A macabre drama about a disfigured worker who wears a mask to hide his face from his unfaithful wife, the film is incredibly modern according to Frémaux.
“When you see a film like that, you can see that cinema had already exceeded its own language: it’s very accomplished, it has a very strong visual language that is closer to that of a talking movie – the mobility of the camera, the fluidity of the direction, its visual quality – Vanel was a very talented filmmaker!”
The film was originally re-released at the start of the 2000s with a score by jazz composer Luis Sclavis, “but we knew we needed to do a proper restoration from scratch using the negatives,” said Frémaux. Using the 35mm original held by the French Cinemathèque, the Institut Lumière oversaw the work at French film restoration specialist Groupe Éclair (formely Laboratoires Éclair).
This new version is now being screened at premieres around the world, including the San Francisco Silent Movie Festival, the Morelia International Film Festival and the San Sebastian Film Festival. But each screening is an entirely different experience for viewers, explained Frémaux.

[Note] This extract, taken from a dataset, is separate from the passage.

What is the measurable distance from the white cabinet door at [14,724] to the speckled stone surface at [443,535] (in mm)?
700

“The film came without a score. So we asked each event to create one specifically for the occasion. Depending on the music, it can sometimes feel like you’re watching a completely different film,” he smiled, offering the example of Helsinki’s Loud Silents Festival, which recruited the talents of an experimental band that uses cleaning robots to accompany the film’s screening.
“Dans la Nuit” is being screened at Lyon’s Auditorium on Oct 20, where it will be accompanied on the organ by French organist and pianist Adam Bernadac.
The Lumière Film Festival runs in Lyon through Oct 23.